Cook breaks England Test runs record

0
119

Alastair Cook has overtaken his mentor and coach Graham Gooch to become the highest run-scorer for England in Test cricket.

Cook required 31 runs to draw equal with Gooch’s record of 8,900 runs and, with a restrained drive to the cover boundary off Tim Southee, he passed the man who he has coached him, first with Essex and then with England, since he was 18 years old.

Before the Headingley Test, he insisted that by his reckoning Gooch remained unsurpassed as the finest England Test batsman in history.
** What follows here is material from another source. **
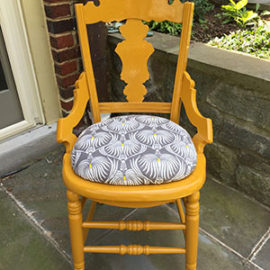 Pineapple Chair #1 done!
Highlights of Cook’s career include scoring a century on debut (in Nagpur in 2006), plundering 766 runs in seven innings in the 2010-11 Ashes series, hitting three centuries in successive Tests to help England to a series victory in India in 2012 and becoming the second-youngest man – after Sachin Tendulkar – to make 5,000 Test runs.

While he endured a grim run of form throughout much of 2013 and 2014, Cook has also made more Test centuries – 27 – than any England player and averages a fraction under 47. Doubts about his prowess as a tactical captain may remain, but he is a respected leader and his place among the greats of England batsmen is assured.

Perhaps the most remarkable aspect of Cook’s new record is his relative youth. Gooch, also an Essex and England opening batsman, was 41 by the time he finished playing Test cricket; Cook is just 30 and could have some of the best years of his career ahead of him.

Cook’s record – achieved in the same match in which James Anderson became the first England bowler to claim 400 Test wickets – is partially a reflection of the packed international schedule in the modern era which sees far more Test matches staged.

He has already played 114 matches in a nine-year Test career that started in Nagpur in 2006, while Gooch managed 118 in a career that was interrupted by a three-year ban for going on a rebel tour to South Africa in the early 1980s.

Twelve men from other nations have scored more Test runs than Cook. But few of them are still playing and, given Cook’s age and continued fitness, he could reach the top of the list by the end of his career.